Undoubtedly, the federal and state governments are also to blame for perennially under-funding student financial assistance programs. The FY 2007 budget for the federal government was $2.8 trillion; $22 billion of that was spent on student financial assistance. This was less than half the amount spent on financial aid programs just the year before. Considering the fact that we are spending about $2 billion a day on the military (www.whitehouse.gov/omb/), it really show where this country's priorities lie.

It's almost as if there is deep-seated hostility towards students in this country, because little else could explain the resulting situation. For example, it is a travesty that some internships actually require the student to pay the company or organization which he/she is working for. What is the logic in forcing an already overburdened young adult to pay to do someone else's menial work at overtime hours – unless it's a curt attempt to prepare us for how badly the system will be screwing us for the rest of our lives. We are "the debt generation" after all, so we had better get used to it.

To a degree, the university, the government, and lenders are all to blame for the inordinate debt of graduating students, causing the entire arrangement of higher education in this country to appear unjust. There is something structurally wrong with a system that deprives students of an educational experience worthy of the millions of dollars they are shoveling into it. And higher education loses its intellectual value when college becomes little more than a four-year internship which costs the student $40,000 a year. There is something wrong with a system which forces a student to choose bleak careerism over a subject of personal interest so that he/she can spend the next 30 years paying some avaricious lending organization seven percent annual interest.

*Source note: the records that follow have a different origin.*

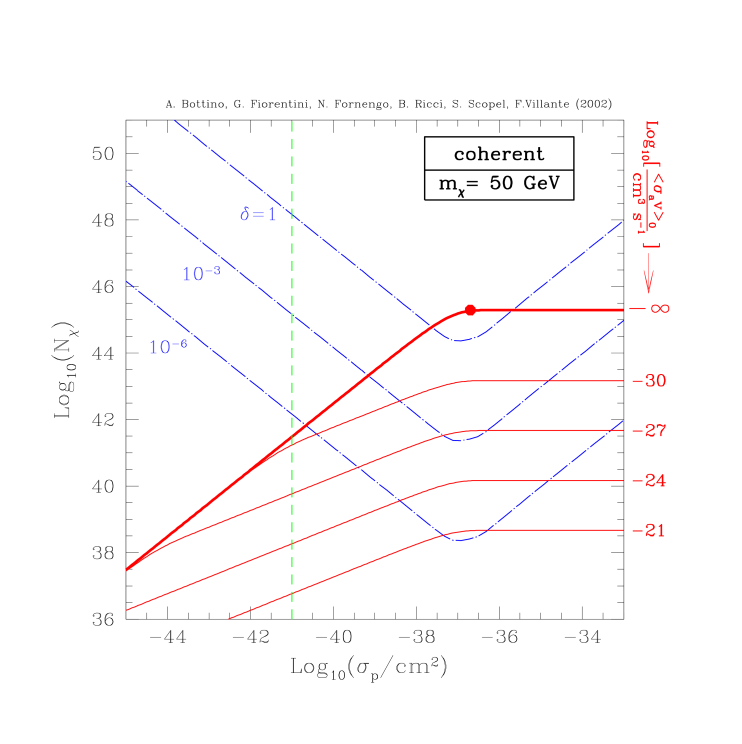 The solid (red) curves denote the total number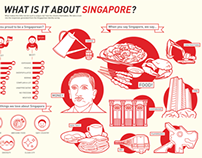 """""""What is it about Singapore?"""" Infographic"""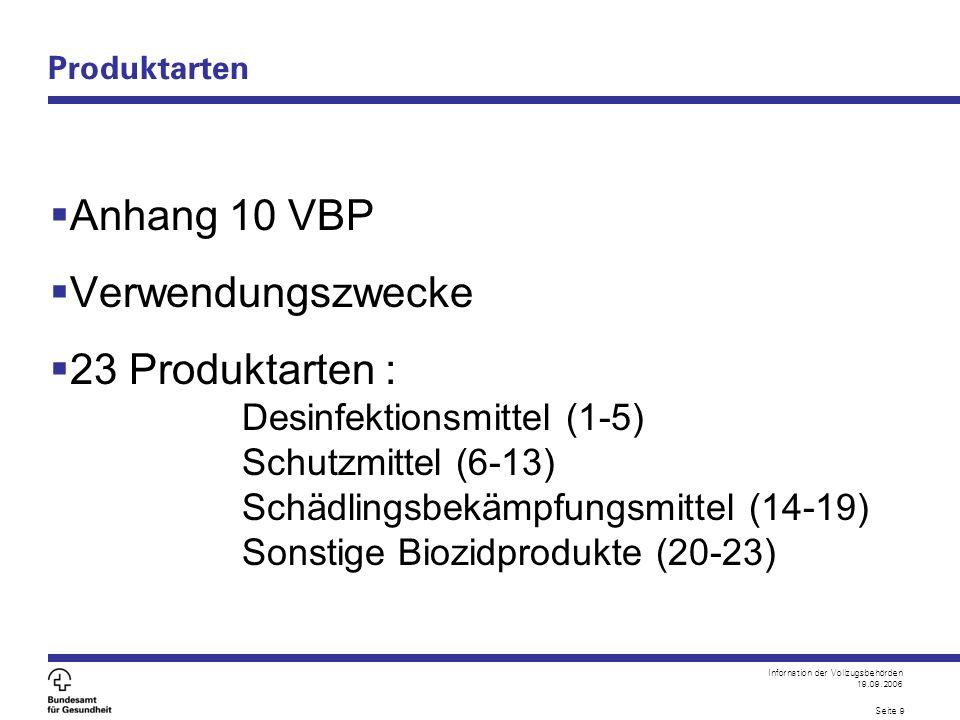 Infornation der Vollzugsbehörden 19.09.2006 Seite 9 Produktarten  Anhang 10 VBP  Verwendungszwecke  23 Produktarten : Desinfektionsmittel (1-5) Schutzmittel (6-13) Schädlingsbekämpfungsmittel (14-19) Sonstige Biozidprodukte (20-23)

Worst of all, as a recent USA Today article indicated, most people don't even get this lucky. Massive debt and restricted options are the haven for America's wealthier graduates. And the Bush Administration touts the fact that the federal government took in more tax revenue (in real terms) this year than ever before. A lot of good the richest country in the world has done for us!

Politicians act like they care about the plight of the majority of today's college students who don't come from the top income-tax bracket like they do. They also like to say that college students are "the future of this country" – what a crock. What future can we have, living in perpetual debt and despair?

Pieragastini is a senior History and International Studies major involved with Catalyst: Students for Social Justice, Case-ACLU, and the Philosophy Society.